Add a flag for struct pci_slot to allow per function PCI slots for
functions managed through a hypervisor, which exposes individual PCI
functions while retaining the topology.

Fixes: 44510d6fa0c0 ("s390/pci: Handling multifunctions")
Cc: stable@vger.kernel.org
Suggested-by: Niklas Schnelle <schnelle@linux.ibm.com>
Reviewed-by: Benjamin Block <bblock@linux.ibm.com>
Signed-off-by: Farhan Ali <alifm@linux.ibm.com>
---
 drivers/pci/hotplug/s390_pci_hpc.c | 10 ++++++++--
 drivers/pci/pci.c                  |  5 +++--
 drivers/pci/slot.c                 | 14 +++++++++++---
 include/linux/pci.h                |  1 +
 4 files changed, 23 insertions(+), 7 deletions(-)

diff --git a/drivers/pci/hotplug/s390_pci_hpc.c b/drivers/pci/hotplug/s390_pci_hpc.c
index d9996516f49e..8b547de464bf 100644
--- a/drivers/pci/hotplug/s390_pci_hpc.c
+++ b/drivers/pci/hotplug/s390_pci_hpc.c
@@ -126,14 +126,20 @@ static const struct hotplug_slot_ops s390_hotplug_slot_ops = {
 
 int zpci_init_slot(struct zpci_dev *zdev)
 {
+	int ret;
 	char name[SLOT_NAME_SIZE];
 	struct zpci_bus *zbus = zdev->zbus;
 
 	zdev->hotplug_slot.ops = &s390_hotplug_slot_ops;
 
 	snprintf(name, SLOT_NAME_SIZE, "%08x", zdev->fid);
-	return pci_hp_register(&zdev->hotplug_slot, zbus->bus,
-			       zdev->devfn, name);
+	ret = pci_hp_register(&zdev->hotplug_slot, zbus->bus,
+				zdev->devfn, name);
+	if (ret)
+		return ret;
+
+	zdev->hotplug_slot.pci_slot->per_func_slot = 1;
+	return 0;
 }
 
 void zpci_exit_slot(struct zpci_dev *zdev)

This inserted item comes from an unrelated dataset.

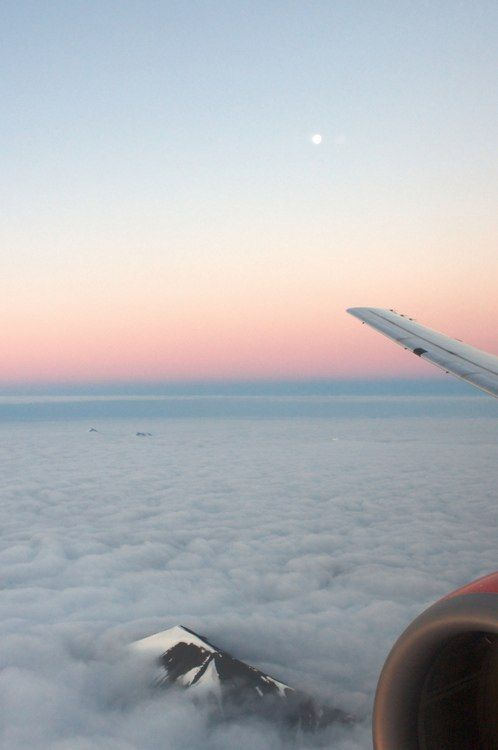 Plane window- mountain through the clouds: Clouds, Sky, Fly, Beautiful, Travel, Places, Photography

diff --git a/drivers/pci/pci.c b/drivers/pci/pci.c
index b14dd064006c..36ee38e0d817 100644
--- a/drivers/pci/pci.c
+++ b/drivers/pci/pci.c
@@ -4980,8 +4980,9 @@ static int pci_reset_hotplug_slot(struct hotplug_slot *hotplug, bool probe)
 
 static int pci_dev_reset_slot_function(struct pci_dev *dev, bool probe)
 {
-	if (dev->multifunction || dev->subordinate || !dev->slot ||
-	    dev->dev_flags & PCI_DEV_FLAGS_NO_BUS_RESET)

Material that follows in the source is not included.